Aquilo era um parque de diversões sob o sol escaldante. Corriamos atrás de cardumes de peixinhos na água transparente, nos enterrávamos na areia, levantávamos barragens para conter as ondas, caçávamos tatuís – bichinhos que viviam debaixo da areia molhada – cavávamos túneis, construíamos castelos e fazíamos guerras de areia.

Para descansar, a gente se sentava na beira da água e ficava espiando o fluxo constante de pessoas que iam e vinham. De tempos em tempos, os adultos acenavam para a gente voltar ao guarda-sol. De volta às bases, mandavam a gente se limpar e paravam um dos vendedores ambulantes que cruzavam a praia carregando caixas de isopor com picolés da Kibon ou mini tanques de lata com Matte Leão. O gelado doce dos seus refrescos era perfeito para amenizar o sol forte.

Apesar de imprescindível, o sol não era o rei da praia, quem comandava o espetáculo era o mar amplo e aberto na nossa frente. Ele era a liberdade completa que só a natureza pode oferecer. Depois da arrebentação, gaivotas mergulhavam para pescar criaturas que saiam do mar se debatendo nos seus bicos. Às vezes, golfinhos pulavam para fora d´água e, mais raramente, cações inofensivos mas com barbatanas parecidas com as de tubarões, passavam causando comoção na praia.
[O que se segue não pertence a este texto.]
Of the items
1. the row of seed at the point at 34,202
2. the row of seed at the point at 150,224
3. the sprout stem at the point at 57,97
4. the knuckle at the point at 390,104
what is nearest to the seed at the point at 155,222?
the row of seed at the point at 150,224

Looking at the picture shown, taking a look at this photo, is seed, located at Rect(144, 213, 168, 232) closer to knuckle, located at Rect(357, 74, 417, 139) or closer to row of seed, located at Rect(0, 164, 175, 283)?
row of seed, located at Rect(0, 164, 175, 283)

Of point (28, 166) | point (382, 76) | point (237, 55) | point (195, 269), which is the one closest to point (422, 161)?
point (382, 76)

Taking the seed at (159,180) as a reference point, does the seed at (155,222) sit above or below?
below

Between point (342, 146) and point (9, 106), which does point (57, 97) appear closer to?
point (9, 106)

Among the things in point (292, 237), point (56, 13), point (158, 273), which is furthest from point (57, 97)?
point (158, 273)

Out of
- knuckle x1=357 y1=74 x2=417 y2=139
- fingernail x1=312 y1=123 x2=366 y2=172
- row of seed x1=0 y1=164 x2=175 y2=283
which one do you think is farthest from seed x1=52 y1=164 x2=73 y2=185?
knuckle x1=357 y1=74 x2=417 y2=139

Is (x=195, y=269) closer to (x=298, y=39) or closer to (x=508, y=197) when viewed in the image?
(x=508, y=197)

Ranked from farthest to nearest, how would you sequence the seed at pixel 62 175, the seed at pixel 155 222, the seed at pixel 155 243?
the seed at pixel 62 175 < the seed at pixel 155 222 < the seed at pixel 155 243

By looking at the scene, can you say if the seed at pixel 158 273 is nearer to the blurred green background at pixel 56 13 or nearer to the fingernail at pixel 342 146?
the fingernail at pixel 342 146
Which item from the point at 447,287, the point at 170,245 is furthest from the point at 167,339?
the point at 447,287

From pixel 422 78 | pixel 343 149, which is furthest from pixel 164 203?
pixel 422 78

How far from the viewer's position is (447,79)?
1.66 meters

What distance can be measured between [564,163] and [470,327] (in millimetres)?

A água salgada do oceano era muito mais gostosa e refrescante do que qualquer chuveiro ou do que qualquer piscina. Conforme íamos adquirindo mais intimidade com a agua, íamos descobrindo as ondas e aprendendo a mergulhar por baixo ou pelo meio da sua espuma.

Em tardes com vento, meninos desciam das favelas. Não se aventuravam na água; a diversão deles era travar batalhas aéreas com suas pipas artesanais. Alguns passavam cola com vidro moído nas suas linhas para que ficassem mais eficazes na hora de cortar as dos outros. Uma pipa girando descontrolada no ar era o sinal de que um grupo havia tomado o escudo voador de outro. Quando finalmente caía na areia, a meninada saia correndo às dezenas para apanhar o troféu.

No fim do dia, quando o sol ia descendo, a praia parecia relaxar. O calor ficava menos intenso, uma brisa aparecia e a sombra dos prédios começava a cobrir a areia. As áreas ainda recebendo sol ficavam com um dourado que pintava a tudo e a todos na praia com um colorido especial. De vez em quando, grupos de amigos vindos do morro aproveitavam o frescor da hora para fazer uma roda de samba, oferecendo uma trilha sonora especial àquela hora do dia.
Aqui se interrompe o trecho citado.